■ SELECTION
|---|
Bug #45899 api nodes (re-)connecting to starting data nodes too fast ...
Submitted: 2 Jul 10:23 Modified: 12 Aug 20:22
Reporter: Hartmut Holzgraefe
Status: In progress
Category:Server: Cluster Severity:S2 (Serious)
Version:mysql-5.1-telco-6.3 OS:Any
Assigned to: Magnus Blaudd Target Version:
Tags: 5.1.32-ndb-6.3.23-cluster
Triage: Triaged: D2 (Serious) / R3 (Medium) / E3 (Medium)

[2 Jul 10:23] Hartmut Holzgraefe
Description:
While a data node is starting up already started mysqld nodes seem to constantly attempt
to establish connections to it which the starting data node declines by closing the
connection socket right after the initial dialog.

Given enough mysqlds (or a few mysqlds with high enough ndb-cluster-connection-pool
setting) can eventually lead to all available TCP sockets on the data node machine being
stuck in the TCP TIME_WAIT state, leading to the machine no longer being reachable from
the outside.

How to repeat:
Create a cluster with sufficient data in it so that starting a node up takes a while.

Shut down a data node and restart it with strace (or truss) system call monitoring.

From the strace log you can see loads of continuous (or at least once per second per node
id) connection attempts like:

  accept(71, 0, NULL)               = 174
  recvfrom(174, "ndbd\n", 5, 0, NULL, NULL) = 5
  recvfrom(174, "ndbd passwd\n", 12, 0, NULL, NULL) = 12
  sendto(174, "ok\n", 3, 0, NULL, 0) = 3
  recvfrom(174, "121 1\n", 6, 0, NULL, NULL) = 6
  close(174)             = 0

So the data node accepts a new incoming TCP connection, does the initial handshake, and
after receiving an API node id immediately closes the connection.

When checking for sockets in TIME_WAIT status during the data node start you should see
quite a few of them, even on a cluster with just one data node i've seen the count of

  netstat -nt | grep -c TIME_WAIT

go up to about 300+ with ndb-cluster-connection-pool=1, so with about 200 active api
nodes the system is actually rather likely to eventually use up all 65K possible TCP
sockets ...

Suggested fix:
Throttle the connection attempts to a starting data node somehow, if it turned down a
connection attempt a few times already it is not likely to suddenly accept it the very
next moment anyway.

As the TIME_WAIT state takes two times the systems packet lifetime (MSL, 2min on Solaris,
60s on Linux, 30s on *BSD afaict) i would suggest to fall back to that interval for
reconnection attempts after a few continuous attempts have failed.

(no idea how to determine the actual MSL setting programmaticly though ...)
|---|
■ EXCERPTED RECORDS
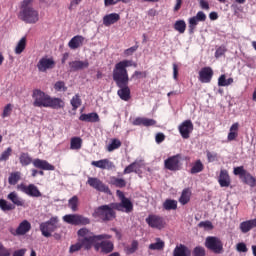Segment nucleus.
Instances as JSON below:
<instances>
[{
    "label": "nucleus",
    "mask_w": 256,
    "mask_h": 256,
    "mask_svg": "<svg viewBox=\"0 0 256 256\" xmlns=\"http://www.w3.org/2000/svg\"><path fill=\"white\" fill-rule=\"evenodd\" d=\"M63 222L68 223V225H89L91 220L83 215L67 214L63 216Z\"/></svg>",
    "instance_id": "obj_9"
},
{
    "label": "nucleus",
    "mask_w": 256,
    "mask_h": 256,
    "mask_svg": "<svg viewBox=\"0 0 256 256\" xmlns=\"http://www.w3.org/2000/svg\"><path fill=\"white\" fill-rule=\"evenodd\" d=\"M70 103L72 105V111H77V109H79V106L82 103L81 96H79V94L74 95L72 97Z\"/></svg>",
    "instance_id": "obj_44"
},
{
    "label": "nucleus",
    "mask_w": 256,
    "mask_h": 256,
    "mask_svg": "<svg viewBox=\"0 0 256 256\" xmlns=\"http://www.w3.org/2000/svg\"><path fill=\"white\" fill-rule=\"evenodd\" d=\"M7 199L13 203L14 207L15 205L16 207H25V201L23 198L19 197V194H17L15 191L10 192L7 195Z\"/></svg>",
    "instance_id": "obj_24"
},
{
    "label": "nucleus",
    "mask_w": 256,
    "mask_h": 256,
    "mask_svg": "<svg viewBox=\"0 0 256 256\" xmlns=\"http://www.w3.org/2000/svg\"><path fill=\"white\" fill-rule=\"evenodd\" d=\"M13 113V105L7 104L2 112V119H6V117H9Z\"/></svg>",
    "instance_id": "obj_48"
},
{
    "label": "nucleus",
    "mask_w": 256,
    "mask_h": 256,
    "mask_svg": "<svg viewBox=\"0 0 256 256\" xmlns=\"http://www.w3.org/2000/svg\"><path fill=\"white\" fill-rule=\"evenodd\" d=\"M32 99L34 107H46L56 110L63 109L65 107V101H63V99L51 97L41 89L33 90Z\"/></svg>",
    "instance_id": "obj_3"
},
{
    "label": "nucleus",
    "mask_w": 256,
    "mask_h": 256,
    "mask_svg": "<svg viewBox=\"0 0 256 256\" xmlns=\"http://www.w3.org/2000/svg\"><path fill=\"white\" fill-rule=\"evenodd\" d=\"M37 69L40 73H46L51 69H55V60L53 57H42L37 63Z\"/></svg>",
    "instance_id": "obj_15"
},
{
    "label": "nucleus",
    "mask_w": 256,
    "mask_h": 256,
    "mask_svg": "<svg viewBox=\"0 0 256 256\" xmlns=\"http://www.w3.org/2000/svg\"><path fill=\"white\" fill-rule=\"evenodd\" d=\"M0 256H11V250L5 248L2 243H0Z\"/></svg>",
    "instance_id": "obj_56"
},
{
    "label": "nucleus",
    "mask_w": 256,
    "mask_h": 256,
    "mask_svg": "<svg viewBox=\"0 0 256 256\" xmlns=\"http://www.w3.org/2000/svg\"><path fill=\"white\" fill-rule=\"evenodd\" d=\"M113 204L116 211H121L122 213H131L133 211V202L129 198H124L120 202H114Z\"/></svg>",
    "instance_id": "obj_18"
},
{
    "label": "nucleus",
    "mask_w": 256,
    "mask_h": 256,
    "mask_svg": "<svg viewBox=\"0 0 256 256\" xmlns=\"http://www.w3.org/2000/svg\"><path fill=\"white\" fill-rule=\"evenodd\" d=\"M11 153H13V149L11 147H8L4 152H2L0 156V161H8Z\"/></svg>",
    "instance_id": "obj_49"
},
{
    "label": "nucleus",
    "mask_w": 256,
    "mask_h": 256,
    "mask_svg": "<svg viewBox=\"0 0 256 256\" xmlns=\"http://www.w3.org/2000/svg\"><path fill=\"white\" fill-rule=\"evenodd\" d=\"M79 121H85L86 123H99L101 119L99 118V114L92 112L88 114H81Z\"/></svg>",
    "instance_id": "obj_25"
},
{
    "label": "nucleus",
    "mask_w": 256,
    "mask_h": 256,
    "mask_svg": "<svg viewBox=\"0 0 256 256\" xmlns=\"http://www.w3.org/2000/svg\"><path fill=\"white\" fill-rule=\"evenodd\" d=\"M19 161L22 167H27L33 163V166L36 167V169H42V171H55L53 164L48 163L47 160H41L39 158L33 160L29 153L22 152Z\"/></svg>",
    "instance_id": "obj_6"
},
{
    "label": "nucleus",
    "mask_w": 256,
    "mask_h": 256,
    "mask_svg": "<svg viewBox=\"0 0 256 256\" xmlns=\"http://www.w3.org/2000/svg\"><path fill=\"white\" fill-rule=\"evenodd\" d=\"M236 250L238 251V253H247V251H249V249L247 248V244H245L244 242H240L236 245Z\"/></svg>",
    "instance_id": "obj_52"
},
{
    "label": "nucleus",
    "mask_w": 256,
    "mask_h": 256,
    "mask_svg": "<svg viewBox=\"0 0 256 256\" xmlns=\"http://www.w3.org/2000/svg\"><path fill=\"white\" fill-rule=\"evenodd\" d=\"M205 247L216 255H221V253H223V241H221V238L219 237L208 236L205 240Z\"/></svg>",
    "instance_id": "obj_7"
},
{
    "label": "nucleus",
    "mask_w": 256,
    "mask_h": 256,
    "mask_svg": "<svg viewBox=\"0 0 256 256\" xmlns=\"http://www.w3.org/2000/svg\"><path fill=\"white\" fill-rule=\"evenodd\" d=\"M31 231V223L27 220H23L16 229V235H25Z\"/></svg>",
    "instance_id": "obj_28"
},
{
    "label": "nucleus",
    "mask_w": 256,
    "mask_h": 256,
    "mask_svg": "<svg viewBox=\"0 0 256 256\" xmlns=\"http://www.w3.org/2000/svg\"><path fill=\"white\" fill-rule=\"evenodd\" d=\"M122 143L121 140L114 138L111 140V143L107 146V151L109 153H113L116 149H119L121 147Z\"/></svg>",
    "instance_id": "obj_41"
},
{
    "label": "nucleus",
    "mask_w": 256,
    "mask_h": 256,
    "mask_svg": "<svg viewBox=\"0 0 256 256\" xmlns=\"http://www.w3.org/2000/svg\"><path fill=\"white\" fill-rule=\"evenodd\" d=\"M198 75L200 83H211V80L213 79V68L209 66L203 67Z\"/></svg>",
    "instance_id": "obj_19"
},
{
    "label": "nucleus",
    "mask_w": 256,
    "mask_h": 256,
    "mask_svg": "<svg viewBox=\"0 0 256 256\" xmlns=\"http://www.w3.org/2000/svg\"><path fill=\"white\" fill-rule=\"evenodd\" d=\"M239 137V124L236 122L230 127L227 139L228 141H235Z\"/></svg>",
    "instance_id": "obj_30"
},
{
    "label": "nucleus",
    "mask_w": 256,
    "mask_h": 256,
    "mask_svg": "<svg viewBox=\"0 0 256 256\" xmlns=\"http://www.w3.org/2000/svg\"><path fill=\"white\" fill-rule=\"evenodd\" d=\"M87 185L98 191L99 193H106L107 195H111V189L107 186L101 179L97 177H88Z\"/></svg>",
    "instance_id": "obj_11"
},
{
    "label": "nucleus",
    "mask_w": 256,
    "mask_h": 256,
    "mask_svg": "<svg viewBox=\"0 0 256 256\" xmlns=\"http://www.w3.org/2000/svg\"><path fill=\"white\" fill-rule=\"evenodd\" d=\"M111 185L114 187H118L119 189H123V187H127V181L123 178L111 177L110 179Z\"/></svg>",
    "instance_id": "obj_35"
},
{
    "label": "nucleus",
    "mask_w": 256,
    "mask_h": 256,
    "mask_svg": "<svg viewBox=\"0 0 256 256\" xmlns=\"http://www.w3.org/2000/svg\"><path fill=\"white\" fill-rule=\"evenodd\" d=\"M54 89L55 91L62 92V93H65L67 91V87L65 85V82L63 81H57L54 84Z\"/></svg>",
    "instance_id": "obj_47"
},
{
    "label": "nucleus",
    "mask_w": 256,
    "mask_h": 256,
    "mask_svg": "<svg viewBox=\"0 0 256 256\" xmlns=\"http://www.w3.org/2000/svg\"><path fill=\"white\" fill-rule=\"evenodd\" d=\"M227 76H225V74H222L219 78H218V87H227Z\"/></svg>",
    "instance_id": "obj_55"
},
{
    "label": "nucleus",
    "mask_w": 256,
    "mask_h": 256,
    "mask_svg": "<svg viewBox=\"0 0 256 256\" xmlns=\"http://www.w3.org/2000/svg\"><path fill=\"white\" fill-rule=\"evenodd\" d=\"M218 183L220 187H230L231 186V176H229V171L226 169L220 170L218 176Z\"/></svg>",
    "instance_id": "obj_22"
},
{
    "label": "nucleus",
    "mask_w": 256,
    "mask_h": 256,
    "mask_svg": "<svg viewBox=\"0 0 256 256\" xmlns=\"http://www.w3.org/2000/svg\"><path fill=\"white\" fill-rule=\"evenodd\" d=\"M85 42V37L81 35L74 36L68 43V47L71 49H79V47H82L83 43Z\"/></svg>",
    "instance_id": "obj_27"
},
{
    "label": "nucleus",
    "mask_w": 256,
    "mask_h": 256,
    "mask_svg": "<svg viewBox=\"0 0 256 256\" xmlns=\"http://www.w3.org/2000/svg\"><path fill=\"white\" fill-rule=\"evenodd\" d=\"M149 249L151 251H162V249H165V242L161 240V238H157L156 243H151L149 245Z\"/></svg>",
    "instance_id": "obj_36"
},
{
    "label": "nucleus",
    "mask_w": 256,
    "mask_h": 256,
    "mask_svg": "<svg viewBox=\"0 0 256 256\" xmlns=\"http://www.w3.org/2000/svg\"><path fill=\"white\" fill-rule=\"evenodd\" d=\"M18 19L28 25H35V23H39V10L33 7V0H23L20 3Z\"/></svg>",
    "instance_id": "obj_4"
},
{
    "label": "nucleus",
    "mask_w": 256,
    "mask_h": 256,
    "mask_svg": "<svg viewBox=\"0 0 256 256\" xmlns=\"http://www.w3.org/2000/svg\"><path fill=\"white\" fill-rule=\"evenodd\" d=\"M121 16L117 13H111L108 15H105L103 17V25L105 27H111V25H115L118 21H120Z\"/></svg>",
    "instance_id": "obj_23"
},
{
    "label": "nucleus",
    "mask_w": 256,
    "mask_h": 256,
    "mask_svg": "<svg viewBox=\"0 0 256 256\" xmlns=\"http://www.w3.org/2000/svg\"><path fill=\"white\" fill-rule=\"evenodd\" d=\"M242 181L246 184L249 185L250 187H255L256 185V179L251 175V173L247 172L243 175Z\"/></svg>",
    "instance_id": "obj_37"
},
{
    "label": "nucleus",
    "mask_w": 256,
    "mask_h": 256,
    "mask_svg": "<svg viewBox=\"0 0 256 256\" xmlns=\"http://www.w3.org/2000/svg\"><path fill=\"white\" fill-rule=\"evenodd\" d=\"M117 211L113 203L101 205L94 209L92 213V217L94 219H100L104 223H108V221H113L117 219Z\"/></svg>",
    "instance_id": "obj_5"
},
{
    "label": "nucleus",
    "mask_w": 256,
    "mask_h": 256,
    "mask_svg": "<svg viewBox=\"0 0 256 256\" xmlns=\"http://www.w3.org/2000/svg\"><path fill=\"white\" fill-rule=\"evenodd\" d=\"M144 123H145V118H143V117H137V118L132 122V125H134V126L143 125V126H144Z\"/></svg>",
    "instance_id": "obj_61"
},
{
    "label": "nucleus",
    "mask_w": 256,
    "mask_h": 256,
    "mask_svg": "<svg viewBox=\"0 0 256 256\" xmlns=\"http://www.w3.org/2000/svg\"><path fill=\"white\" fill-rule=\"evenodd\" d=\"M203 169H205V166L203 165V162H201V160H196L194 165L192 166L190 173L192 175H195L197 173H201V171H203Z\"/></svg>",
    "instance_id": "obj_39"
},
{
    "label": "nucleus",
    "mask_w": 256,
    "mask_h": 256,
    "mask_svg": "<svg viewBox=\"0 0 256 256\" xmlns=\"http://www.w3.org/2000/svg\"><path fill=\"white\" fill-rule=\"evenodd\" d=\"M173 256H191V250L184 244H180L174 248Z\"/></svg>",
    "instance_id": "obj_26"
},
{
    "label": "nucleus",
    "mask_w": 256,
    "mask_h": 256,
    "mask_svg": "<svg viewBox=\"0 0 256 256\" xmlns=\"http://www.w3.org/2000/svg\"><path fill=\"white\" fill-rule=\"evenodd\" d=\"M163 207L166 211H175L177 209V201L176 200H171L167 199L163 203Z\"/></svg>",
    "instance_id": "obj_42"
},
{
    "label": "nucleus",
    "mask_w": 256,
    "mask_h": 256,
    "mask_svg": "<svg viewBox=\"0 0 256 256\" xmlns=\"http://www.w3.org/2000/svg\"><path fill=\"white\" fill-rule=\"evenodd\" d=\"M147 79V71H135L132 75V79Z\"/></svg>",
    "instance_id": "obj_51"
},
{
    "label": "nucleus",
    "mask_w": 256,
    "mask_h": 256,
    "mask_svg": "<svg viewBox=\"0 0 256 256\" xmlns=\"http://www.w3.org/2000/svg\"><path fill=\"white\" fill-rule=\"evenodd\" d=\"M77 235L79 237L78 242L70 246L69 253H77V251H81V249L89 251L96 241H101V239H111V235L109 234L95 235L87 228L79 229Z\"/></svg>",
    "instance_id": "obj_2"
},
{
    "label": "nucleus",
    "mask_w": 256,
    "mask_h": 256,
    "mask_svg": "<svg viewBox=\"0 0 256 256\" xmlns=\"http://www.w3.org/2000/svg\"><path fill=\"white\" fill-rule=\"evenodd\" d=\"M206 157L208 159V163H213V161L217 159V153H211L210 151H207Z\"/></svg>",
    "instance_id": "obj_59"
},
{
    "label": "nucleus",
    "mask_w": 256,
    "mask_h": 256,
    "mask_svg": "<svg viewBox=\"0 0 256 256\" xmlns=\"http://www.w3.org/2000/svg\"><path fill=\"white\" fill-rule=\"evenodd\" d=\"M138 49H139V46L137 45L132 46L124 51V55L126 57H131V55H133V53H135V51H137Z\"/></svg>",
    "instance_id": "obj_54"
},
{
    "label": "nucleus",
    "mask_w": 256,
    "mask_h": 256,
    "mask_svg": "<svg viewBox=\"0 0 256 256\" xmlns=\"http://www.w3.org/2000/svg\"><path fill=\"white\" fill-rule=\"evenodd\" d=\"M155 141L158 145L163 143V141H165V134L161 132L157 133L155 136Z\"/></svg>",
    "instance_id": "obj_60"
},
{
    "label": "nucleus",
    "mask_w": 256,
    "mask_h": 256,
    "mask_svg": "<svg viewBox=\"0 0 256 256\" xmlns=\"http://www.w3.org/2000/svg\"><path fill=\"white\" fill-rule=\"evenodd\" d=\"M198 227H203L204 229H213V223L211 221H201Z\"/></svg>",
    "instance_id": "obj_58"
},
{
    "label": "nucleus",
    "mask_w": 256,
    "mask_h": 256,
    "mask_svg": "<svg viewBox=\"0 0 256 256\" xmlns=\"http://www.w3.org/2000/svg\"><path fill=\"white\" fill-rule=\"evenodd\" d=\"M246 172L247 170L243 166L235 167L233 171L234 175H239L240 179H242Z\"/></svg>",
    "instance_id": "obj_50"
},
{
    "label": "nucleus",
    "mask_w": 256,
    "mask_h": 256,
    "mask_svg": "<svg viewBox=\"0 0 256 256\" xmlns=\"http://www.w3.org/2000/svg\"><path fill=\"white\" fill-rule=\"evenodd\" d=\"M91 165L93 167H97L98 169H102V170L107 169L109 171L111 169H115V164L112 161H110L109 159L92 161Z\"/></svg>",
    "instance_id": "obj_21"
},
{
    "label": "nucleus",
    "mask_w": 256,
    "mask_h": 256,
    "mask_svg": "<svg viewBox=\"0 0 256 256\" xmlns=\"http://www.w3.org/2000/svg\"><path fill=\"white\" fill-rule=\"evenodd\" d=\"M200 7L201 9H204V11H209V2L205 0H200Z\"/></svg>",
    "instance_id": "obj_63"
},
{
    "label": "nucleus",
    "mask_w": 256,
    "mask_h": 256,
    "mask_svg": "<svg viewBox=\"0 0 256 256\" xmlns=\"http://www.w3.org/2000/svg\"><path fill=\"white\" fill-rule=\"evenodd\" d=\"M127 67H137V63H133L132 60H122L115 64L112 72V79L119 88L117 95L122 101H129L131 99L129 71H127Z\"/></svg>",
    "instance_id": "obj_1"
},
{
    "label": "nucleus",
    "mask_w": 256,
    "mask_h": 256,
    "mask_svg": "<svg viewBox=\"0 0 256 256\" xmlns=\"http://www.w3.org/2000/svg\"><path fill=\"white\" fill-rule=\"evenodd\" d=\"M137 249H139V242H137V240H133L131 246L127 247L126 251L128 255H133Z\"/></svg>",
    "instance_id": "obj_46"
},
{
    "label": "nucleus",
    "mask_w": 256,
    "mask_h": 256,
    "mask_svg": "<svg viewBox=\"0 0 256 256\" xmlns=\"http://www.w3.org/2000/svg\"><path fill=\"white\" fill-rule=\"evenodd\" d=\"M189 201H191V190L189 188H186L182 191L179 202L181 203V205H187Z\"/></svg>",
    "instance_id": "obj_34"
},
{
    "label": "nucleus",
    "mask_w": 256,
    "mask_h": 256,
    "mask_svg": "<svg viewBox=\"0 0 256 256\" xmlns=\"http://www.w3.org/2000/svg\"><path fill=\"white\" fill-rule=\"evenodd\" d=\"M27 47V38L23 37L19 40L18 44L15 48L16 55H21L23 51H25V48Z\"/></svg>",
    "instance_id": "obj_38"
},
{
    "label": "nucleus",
|---|
■ LIST OF TASKS
(1) In the bug report, what does the starting data node do right after receiving an API node id?
(2) From the bug report, print the passage between "go up to about" and "programmaticly though ...)", inclusive, word for word.

■ SOLUTION SET
(1) It immediately closes the connection.

(2)
go up to about 300+ with ndb-cluster-connection-pool=1, so with about 200 active api
nodes the system is actually rather likely to eventually use up all 65K possible TCP
sockets ...

Suggested fix:
Throttle the connection attempts to a starting data node somehow, if it turned down a
connection attempt a few times already it is not likely to suddenly accept it the very
next moment anyway.

As the TIME_WAIT state takes two times the systems packet lifetime (MSL, 2min on Solaris,
60s on Linux, 30s on *BSD afaict) i would suggest to fall back to that interval for
reconnection attempts after a few continuous attempts have failed.

(no idea how to determine the actual MSL setting programmaticly though ...)